Segment Start: EXTRACTED ENTRIES
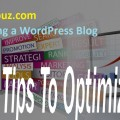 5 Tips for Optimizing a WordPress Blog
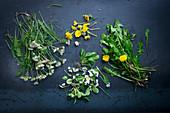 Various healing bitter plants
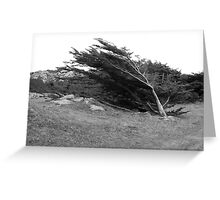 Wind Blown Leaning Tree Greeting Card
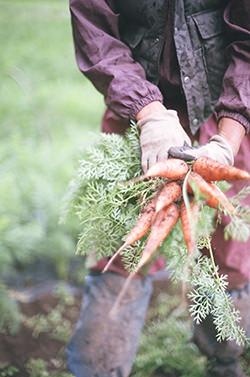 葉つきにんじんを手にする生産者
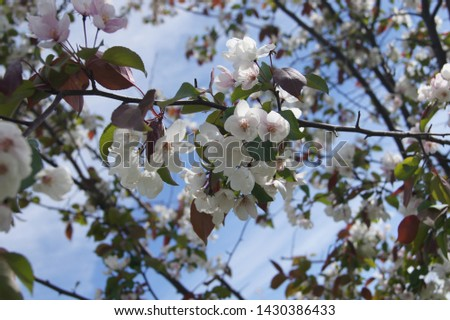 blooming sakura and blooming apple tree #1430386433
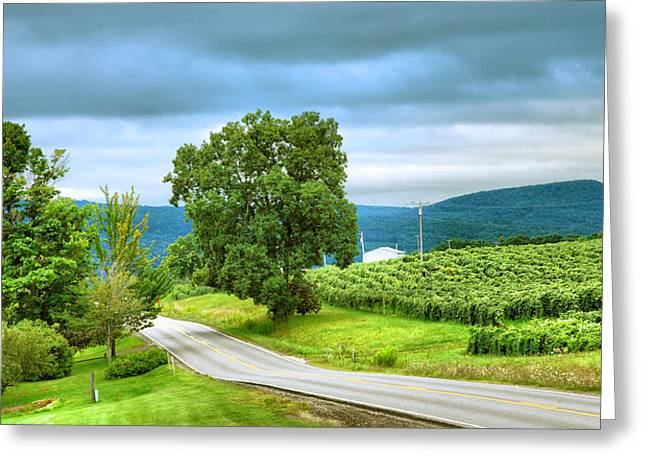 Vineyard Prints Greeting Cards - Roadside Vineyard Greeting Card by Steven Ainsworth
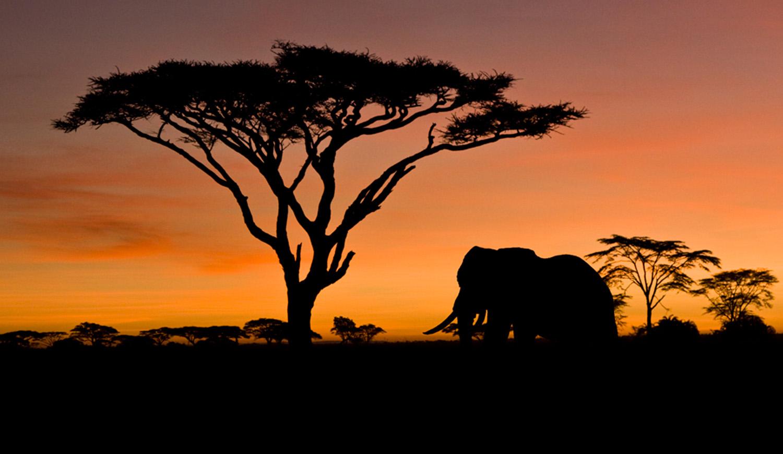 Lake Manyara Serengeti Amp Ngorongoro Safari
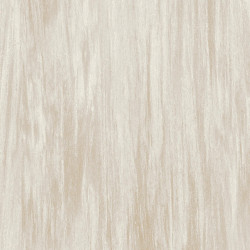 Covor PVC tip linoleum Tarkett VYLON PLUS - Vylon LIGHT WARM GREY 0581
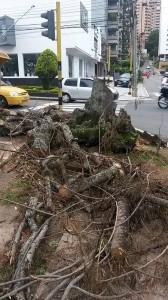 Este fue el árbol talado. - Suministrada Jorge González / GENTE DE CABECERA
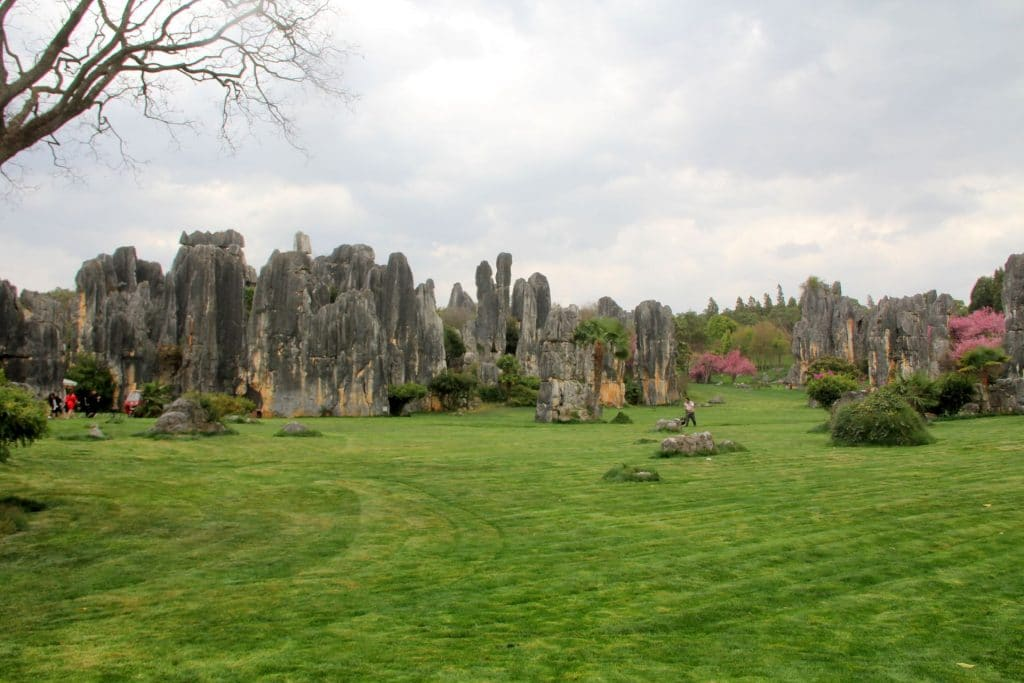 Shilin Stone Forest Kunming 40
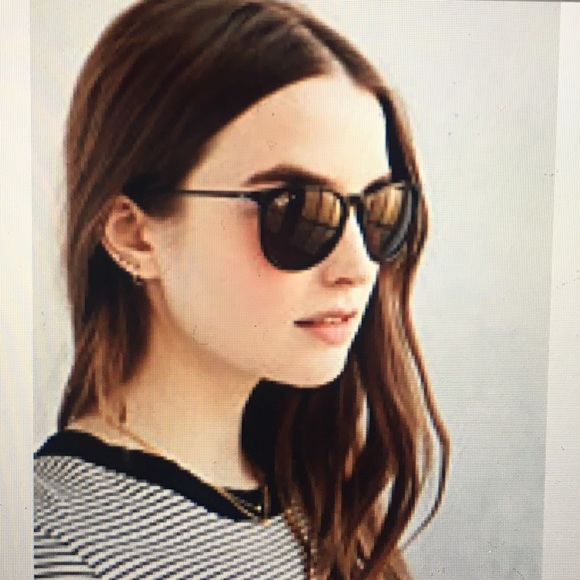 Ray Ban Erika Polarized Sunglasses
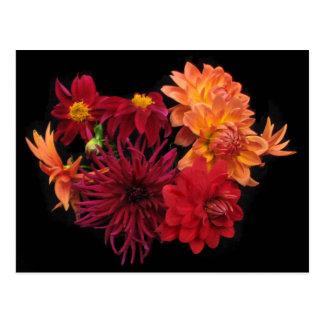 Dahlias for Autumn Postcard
Segment End: EXTRACTED ENTRIES
Segment Start: EXTRACTED ENTRIES
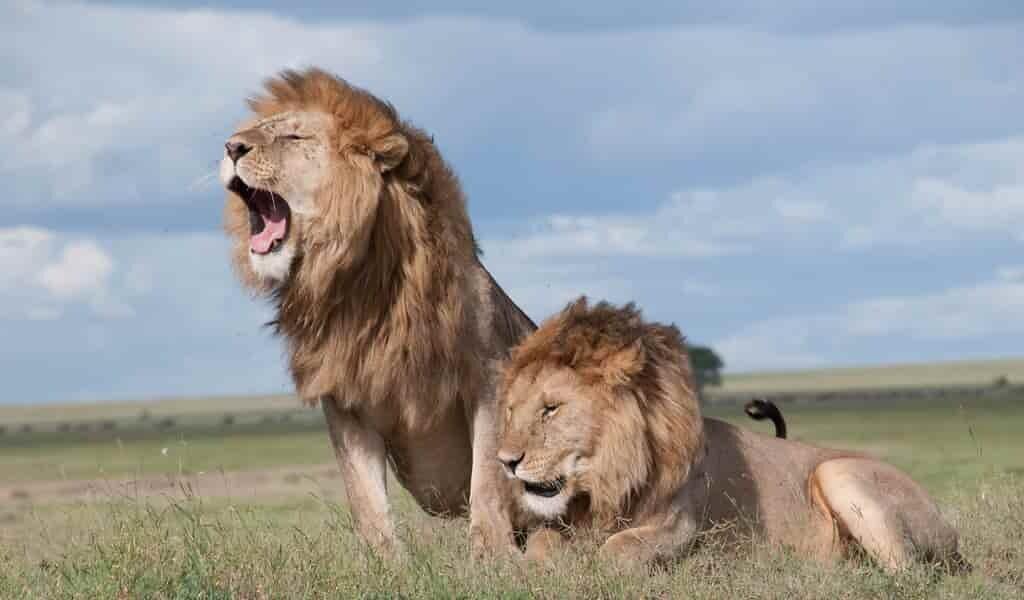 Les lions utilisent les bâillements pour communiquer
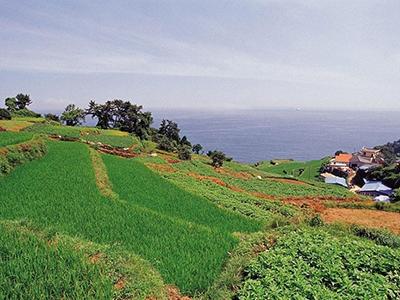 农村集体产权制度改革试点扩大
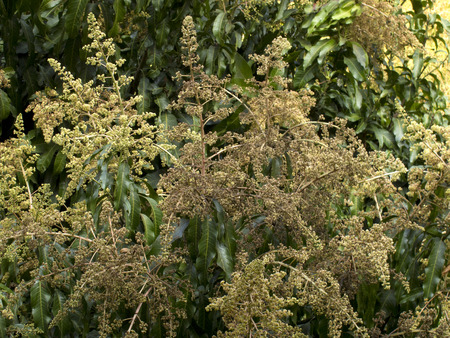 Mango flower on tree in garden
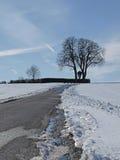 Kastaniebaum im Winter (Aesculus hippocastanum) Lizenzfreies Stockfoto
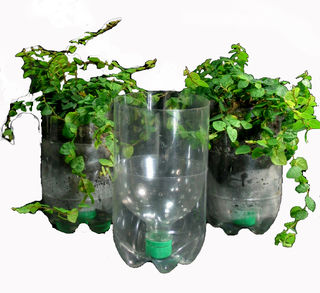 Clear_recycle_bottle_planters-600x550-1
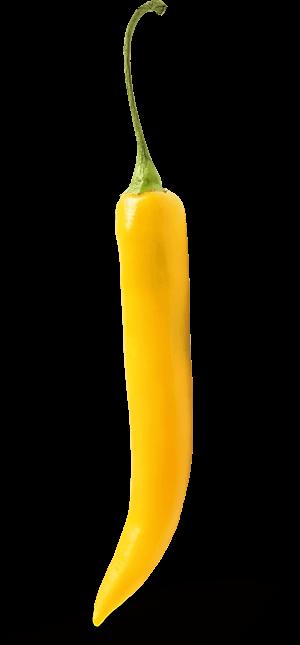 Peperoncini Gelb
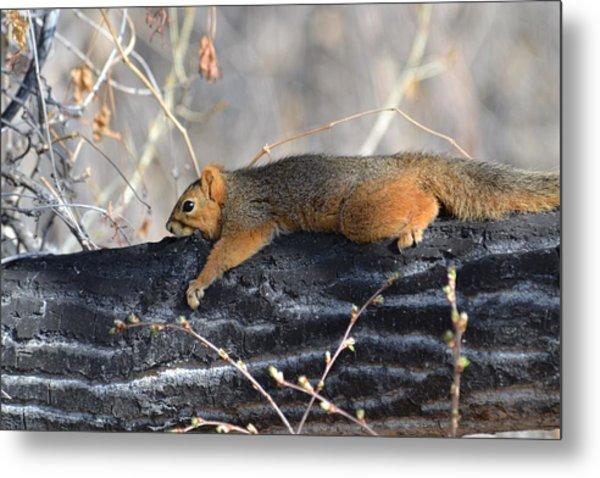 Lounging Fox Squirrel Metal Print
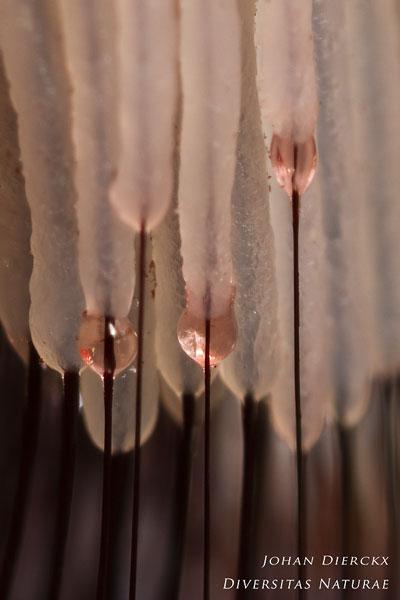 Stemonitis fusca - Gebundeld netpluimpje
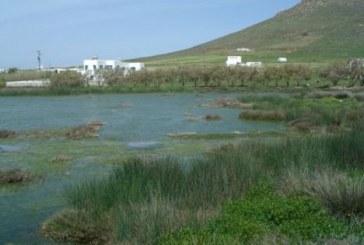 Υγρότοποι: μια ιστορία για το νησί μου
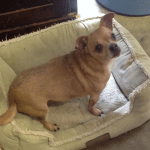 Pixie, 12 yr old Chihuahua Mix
Segment End: EXTRACTED ENTRIES
■ WHAT IS EXPECTED ■
Within the listing above, extract exactly the lines that run from the one containing "Kastaniebaum im Winter" through the one containing "Pixie, 12 yr old Chihuahua Mix", excluding any pictures.

■ SOLUTION FOR THIS TASK ■
 Kastaniebaum im Winter (Aesculus hippocastanum) Lizenzfreies Stockfoto
 Clear_recycle_bottle_planters-600x550-1
 Peperoncini Gelb
 Lounging Fox Squirrel Metal Print
 Stemonitis fusca - Gebundeld netpluimpje
 Υγρότοποι: μια ιστορία για το νησί μου
 Pixie, 12 yr old Chihuahua Mix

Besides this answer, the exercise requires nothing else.